Named after Dr. Burrill B. Crohn, who first described the disease in 1932 along with colleagues Dr. Leon Ginzburg and Dr. Gordon D. Oppenheimer, Crohn’s disease belongs to a group of conditions known as Inflammatory Bowel Diseases (IBD). Crohn’s disease is a chronic inflammatory condition of the gastrointestinal tract.
When reading about inflammatory bowel diseases, it is important to know that Crohn’s disease is not the same thing as ulcerative colitis, another type of IBD. The symptoms of these two illnesses are quite similar, but the areas affected in the gastrointestinal tract (GI tract) are different.
Crohn’s most commonly affects the end of the small bowel (the ileum) and the beginning of the colon, but it may affect any part of the gastrointestinal (GI) tract, from the mouth to the anus. Ulcerative colitis is limited to the colon, also called the large intestine.
Crohn’s disease can also affect the entire thickness of the bowel wall, while ulcerative colitis only involves the innermost lining of the colon. Finally, in Crohn’s disease, the inflammation of the intestine can “skip”– leaving normal areas in between patches of diseased intestine. In ulcerative colitis this does not occur.
Recognizing the Signs and Symptoms
Crohn’s disease can affect any part of the GI tract. While symptoms vary from patient to patient and some may be more common than others, the tell-tale symptoms of Crohn’s disease include:
- Persistent Diarrhea
- Rectal bleeding
- Urgent need to move bowels
- Abdominal cramps and pain
- Sensation of incomplete evacuation
- Constipation (can lead to bowel obstruction)
General symptoms that may also be associated with IBD:
- Loss of appetite
- Weight Loss
- Night sweats
- Loss of normal menstrual cycle
Even if you think you are showing signs of Crohn’s Disease symptoms, only proper testing performed by your doctor can render a diagnosis.
People suffering from Crohn’s often experience loss of appetite and may lose weight as a result. A feeling of low energy and fatigue is also common.

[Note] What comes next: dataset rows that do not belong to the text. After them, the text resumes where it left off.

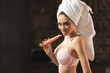 © LIGHTFIELD STUDIOS - sexy girl in bra and towel eating carrot and looking at camera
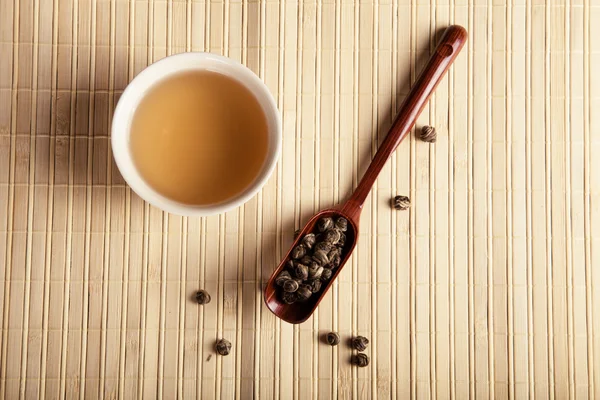 Green tea on a light bamboo mat. Toned — Stock Photo, Image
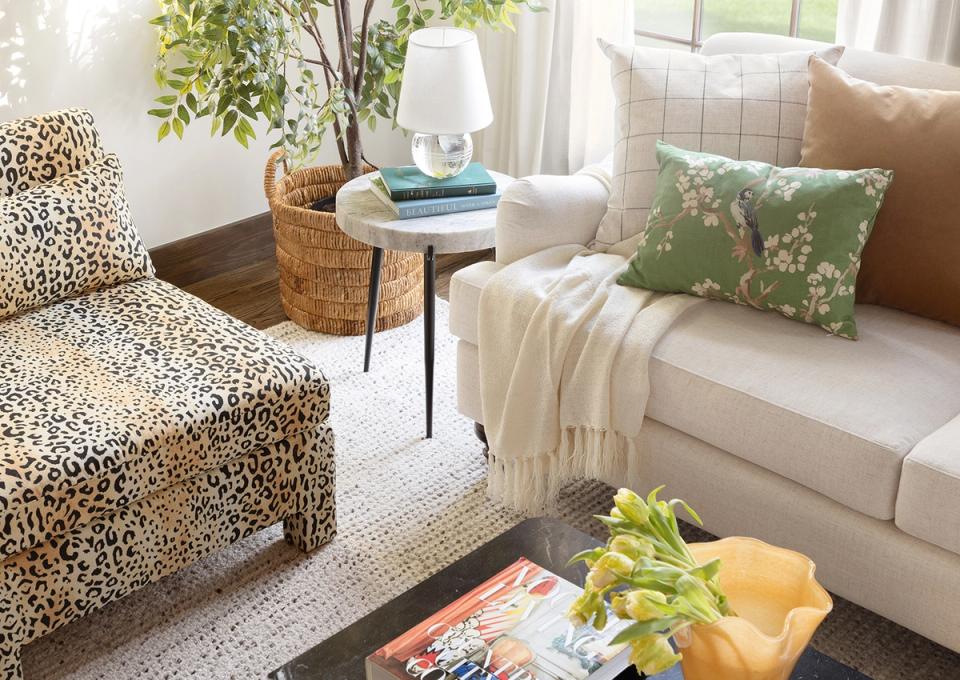 Eclectic living room blending animal print, natural textures, and layered neutral tones
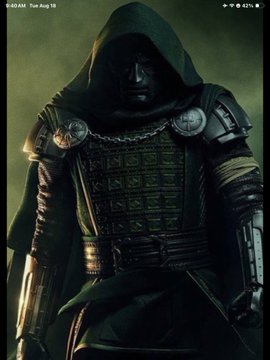 A smartphone screenshot showing a dark, armored figure in a hooded cloak with an obscured face, set against a green smoky background.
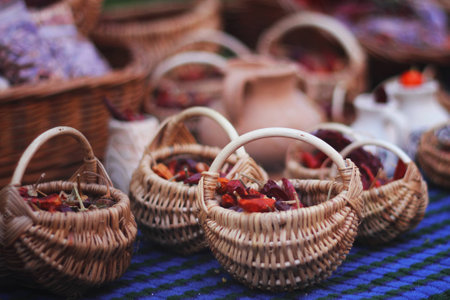 Hand made braided baskets with red chilli peppers on table, outdoor photo from city fair.の写真素材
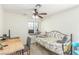 Bright bedroom with a ceiling fan, a bed, and a desk near the window at 5221 Crooked River Cir, Las Vegas, NV 89149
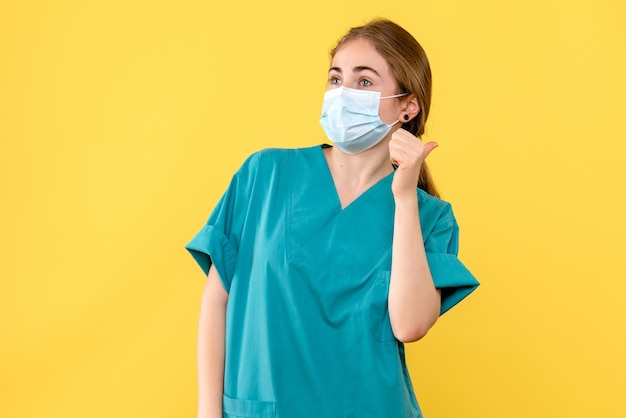 Vista frontal de uma jovem médica sobre pandemia de vírus de saúde de fundo amarelo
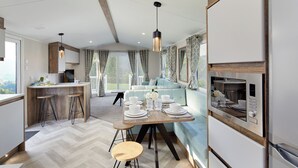 A modern kitchen with a dining area, wooden accents, and a view of the outdoors. - Island Breeze - Hayling Island (Hayling Island)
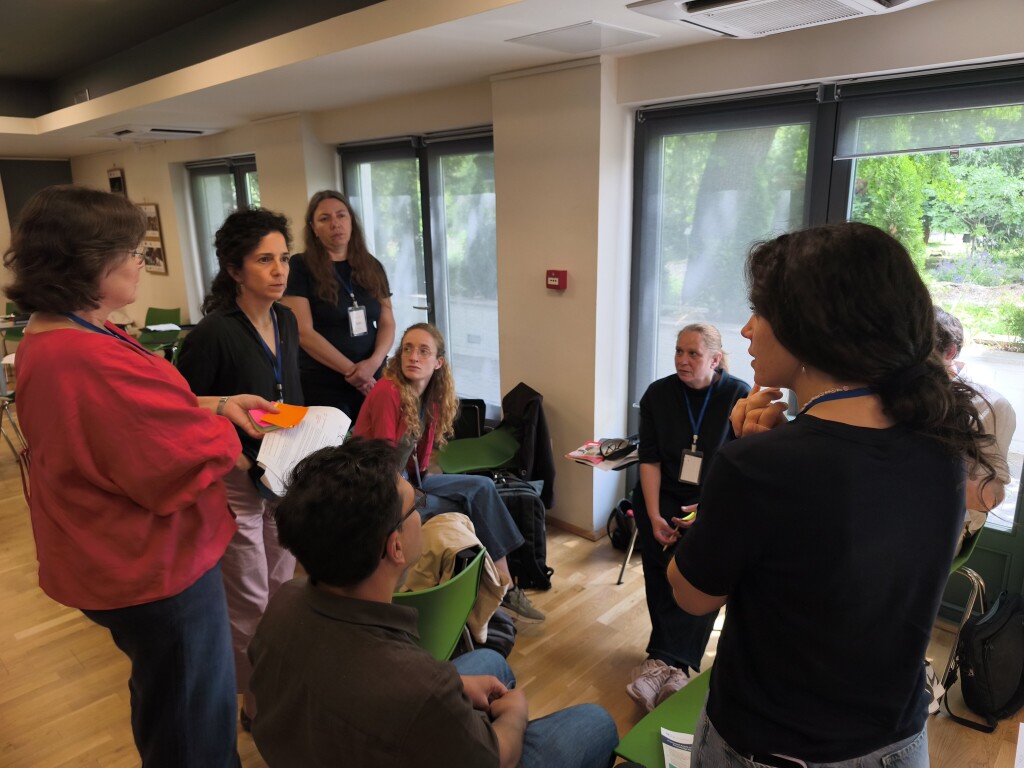 A small group of workshop participants is engaged in discussion near large windows in a well-lit room. One participant holds notes and colorful cards while others listen and contribute to the conversation.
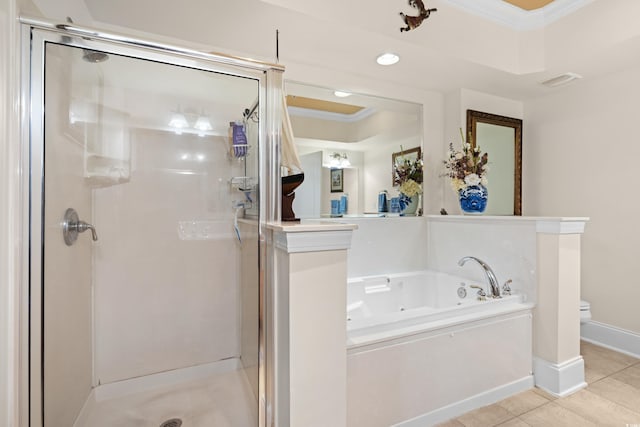 bathroom featuring tile patterned floors, ornamental molding, shower with separate bathtub, and toilet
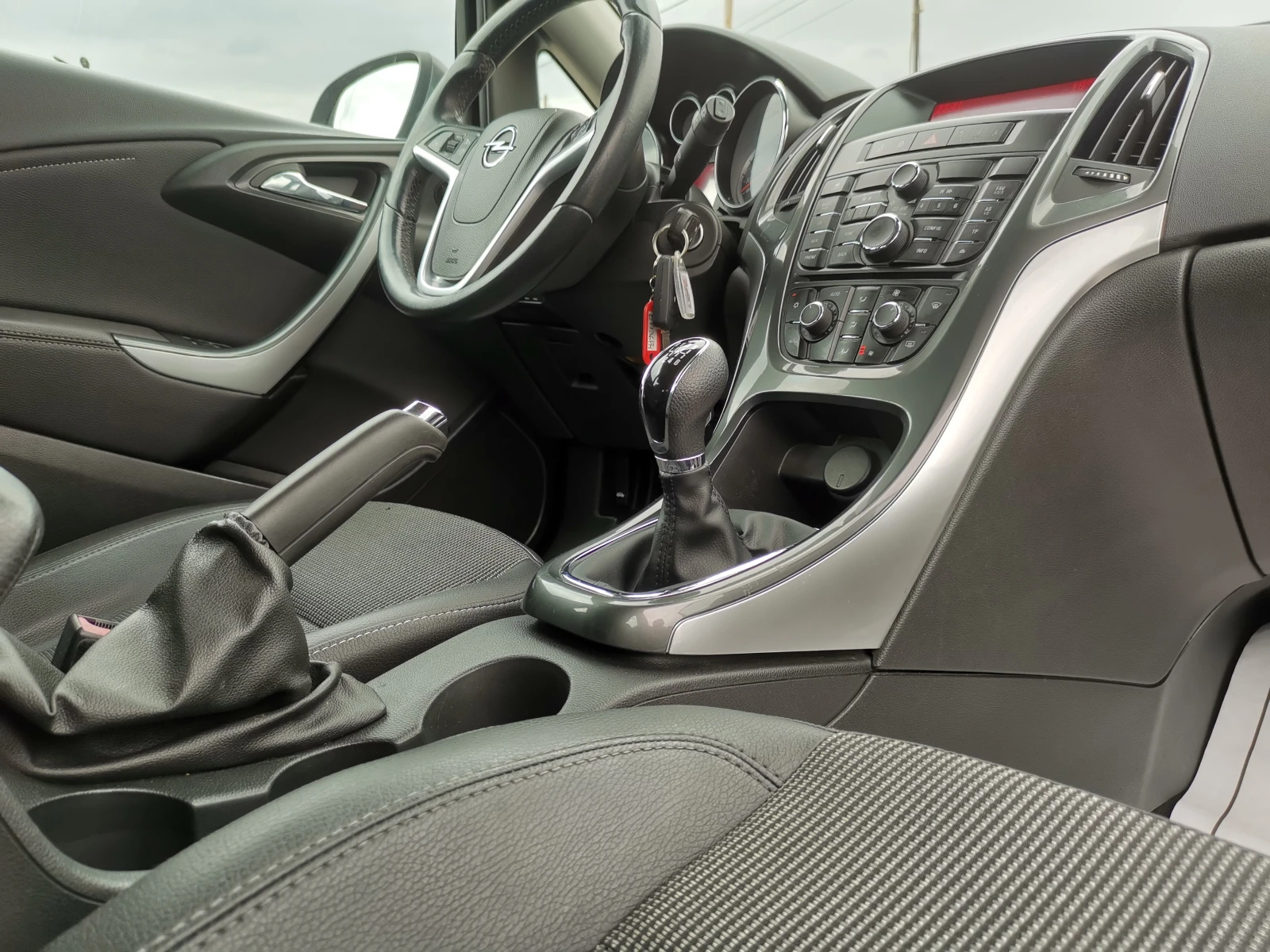Opel Astra 1.7CDTi FACE / Реални КМ / 1 СОБСТВЕНИК /БЕЗ РЪЖДА, снимка 14 - Автомобили и джипове - 55429914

Among younger children, Crohn’s may delay growth and development.
Crohn’s is a chronic disease, so this means patients will likely experience periods when the disease flares up and causes symptoms, followed by periods of remission when patients may not notice symptoms at all.
In more severe cases, Crohn’s can lead to tears (fissures) in the lining of the anus, which may cause pain and bleeding, especially during bowel movements. Inflammation may also cause a fistula to develop. A fistula is a tunnel that leads from one loop of intestine to another, or that connects the intestine to the bladder, vagina, or skin. This is a serious condition that requires immediate medical attention.
The symptoms you or your loved one experience may depend on which part of the GI tract is affected.